I tried my hand a making a couple of wedding bands for our upcoming trip out of the country. I wanted something less flashy than gold and diamonds. I think they turned out nice and am wondering what kind of finish should be used on them. It would be nice to have something that stands up to water and everyday wear and tear. Any ideas?


----------



## mikespenturningz (Apr 16, 2013)

I am not sure what to finish with but those came out nice.


----------



## longbeard (Apr 16, 2013)

Those turned out awesome.
What about WTF?


----------



## vanngo5d (Apr 16, 2013)

Those look great, I told my wife i was going to replace my wedding band with a wood one.

I did a ring with Texas ebony, Finished it with Ca been wearing daily for the last 7 months still looks good.

Don Vann


----------



## firewhatfire (Apr 16, 2013)

how did you do it?   I have an idea but would like to have a professional opinion.


----------



## brownsfn2 (Apr 17, 2013)

Those are really nice.  Is the wood stabilized?

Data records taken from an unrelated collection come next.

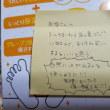 濡れ衣(((^_^;)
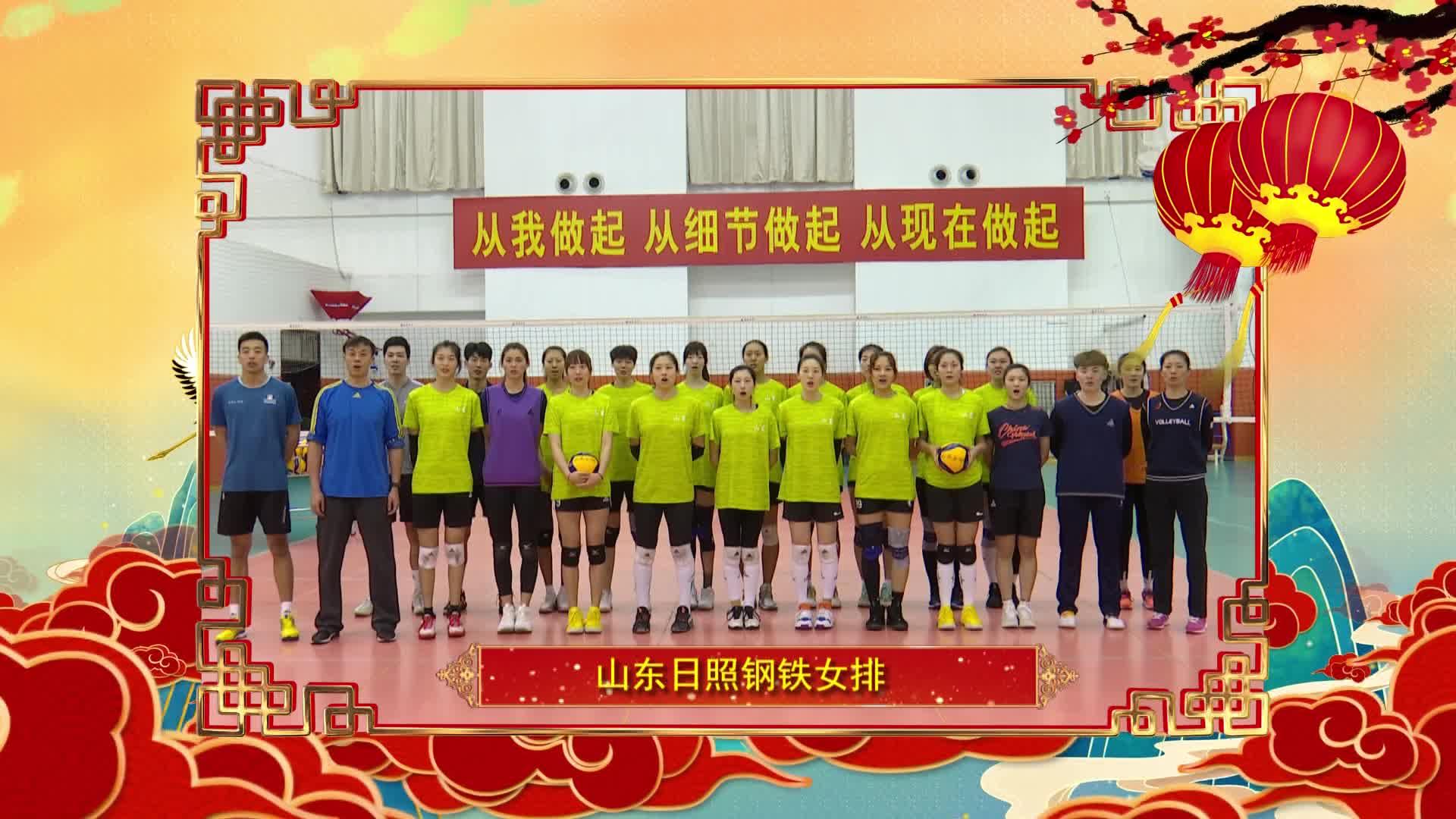 视频丨恭贺新春!来自山东体育人的新年祝福请您查收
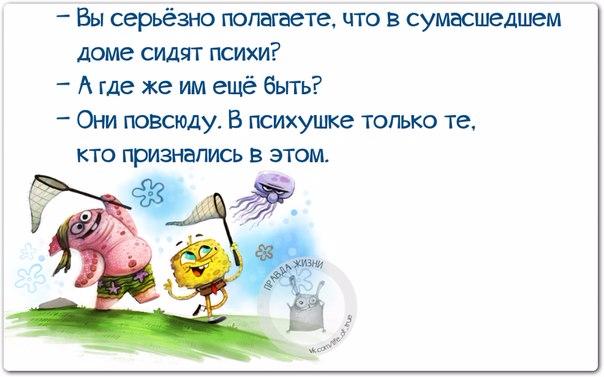 1422300040_frazki-6 (604x377, 177Kb)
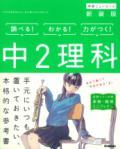 【学研】  中学ニューコース参考書 中学2年理科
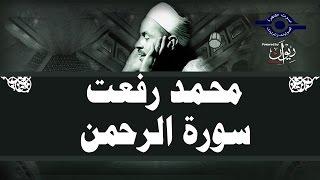 محمد رفعت - سورة الرحمن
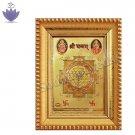 Shri Yantram Wooden Frame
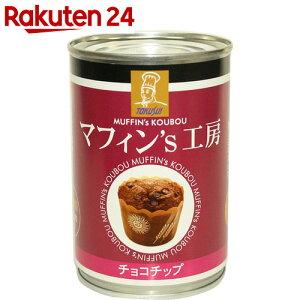 マフィン'S工房 チョコチップ 2個入×1缶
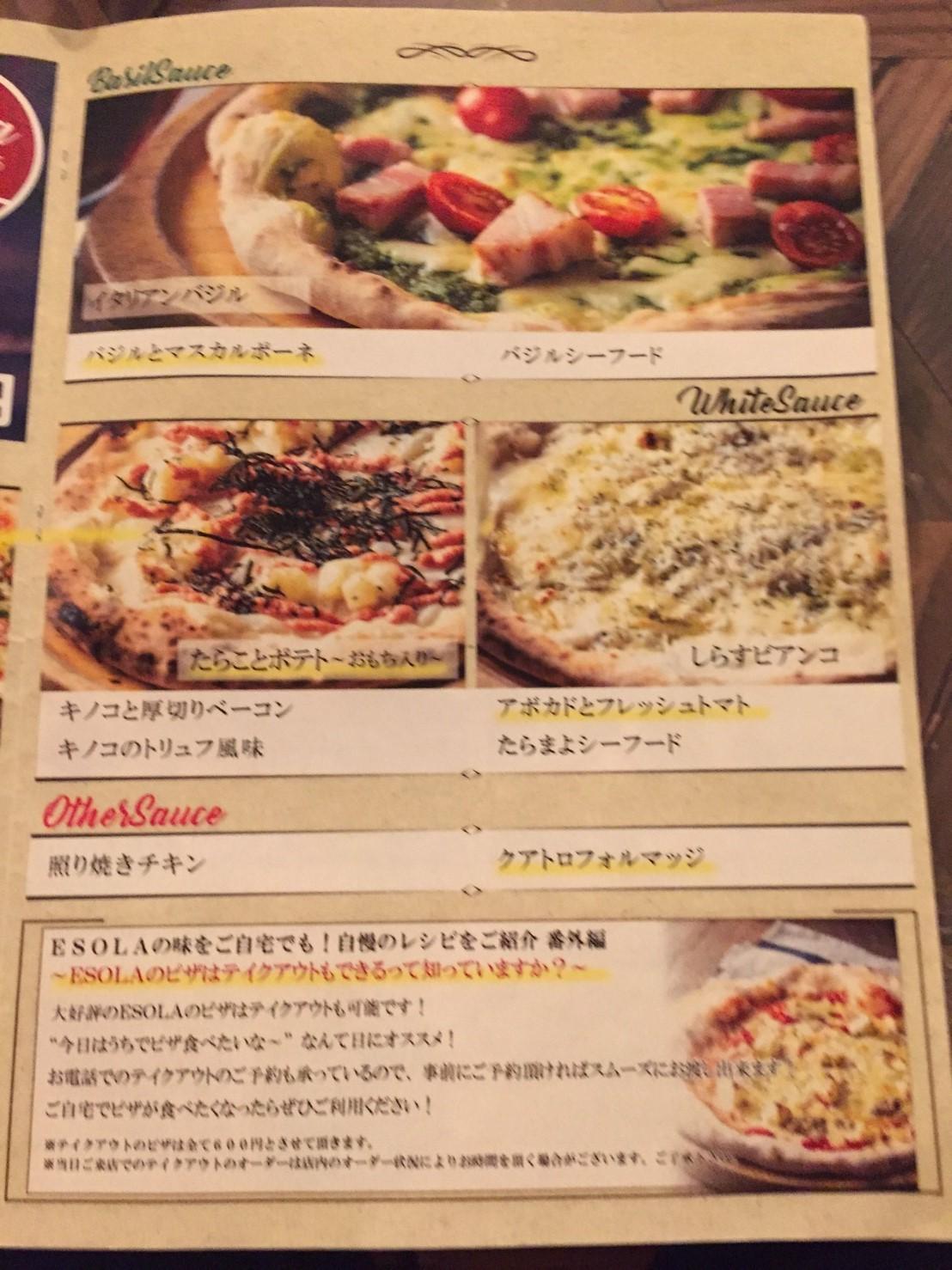 Pizza&Wine ESOLA_e0115904_03061976.jpg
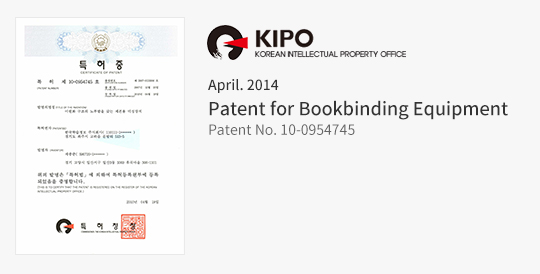 Patent for Bookbinding Equipment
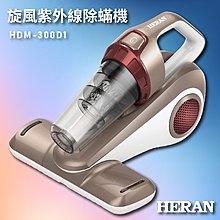 【犀利除螨】HERAN家電 HDM-300D1 旋風紫外線除蟎機 過敏 過濾 淨化器 紫外線殺菌 雙效滾刷 除塵蟎機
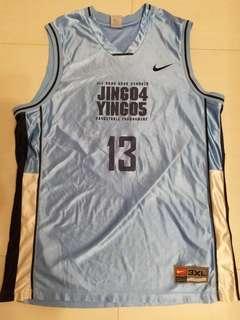 HKBA NIKE League 學界籃球精英賽背心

I would worry that the burl would not be strong enough for the material to be that thin.  I have made a couple of rings for my 9 year old daughter since left over pen cut offs fit just fine.  I have not tried wood yet.  

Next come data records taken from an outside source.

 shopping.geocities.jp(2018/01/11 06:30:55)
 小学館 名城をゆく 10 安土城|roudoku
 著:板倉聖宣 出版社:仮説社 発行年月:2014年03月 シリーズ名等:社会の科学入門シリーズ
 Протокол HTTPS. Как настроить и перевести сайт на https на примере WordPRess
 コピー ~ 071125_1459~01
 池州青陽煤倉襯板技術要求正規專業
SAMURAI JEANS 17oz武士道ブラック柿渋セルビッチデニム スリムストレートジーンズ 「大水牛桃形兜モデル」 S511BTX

I was thinking about it and I would put CA on it for a finish but I put mine on a taper to hold them while I sand and finish.  I would assume that CA would stick.  Maybe a delrin taper.  Not sure though.  (...and now I am rambling)

Really great job.  Those look good!


----------



## drgoretex (Apr 17, 2013)

Beautiful!  

I would be thinking CA finish for wear and tear.


----------



## Justturnin (Apr 17, 2013)

I would try some type of polymerizing oil like Minwax Antique Oil or 100% Tung oil.

Those are amazing by the way.


----------



## carpblaster (Apr 17, 2013)

:banana:thats nice,i got to do another one,made one from walnut for the wife then she lost it till a grand daughter was wearing it


----------



## Chasper (Apr 17, 2013)

I would make the wood bands a little oversized on the inside and embed them in a block of clear resin.  Then turn the resin down so that when the rings are finished all of the wood remains totally encased.  Basically do a turning, pour resin around it, and then turn it again leaving only the resin exposed to the elements.


----------



## Haynie (Apr 17, 2013)

Good job and good idea.

My wedding band was stolen off my work station while I was working on a boat.  Considering both mechanics were in the boat with me no telling who it was.  This was 5 years ago and I still feel rotten.


----------



## Fishinbo (Apr 18, 2013)

Those rings are fancy. The Amboyna is just gorgeous. Great pieces of jewelry, truly a keeper!


----------



## nava1uni (Apr 18, 2013)

I would use a polyurethane finish that will hold up to the elements.


----------



## Erik831 (Apr 30, 2013)

This is one of the rings I make .. I always use CA for all rings and finish holds up very well.


----------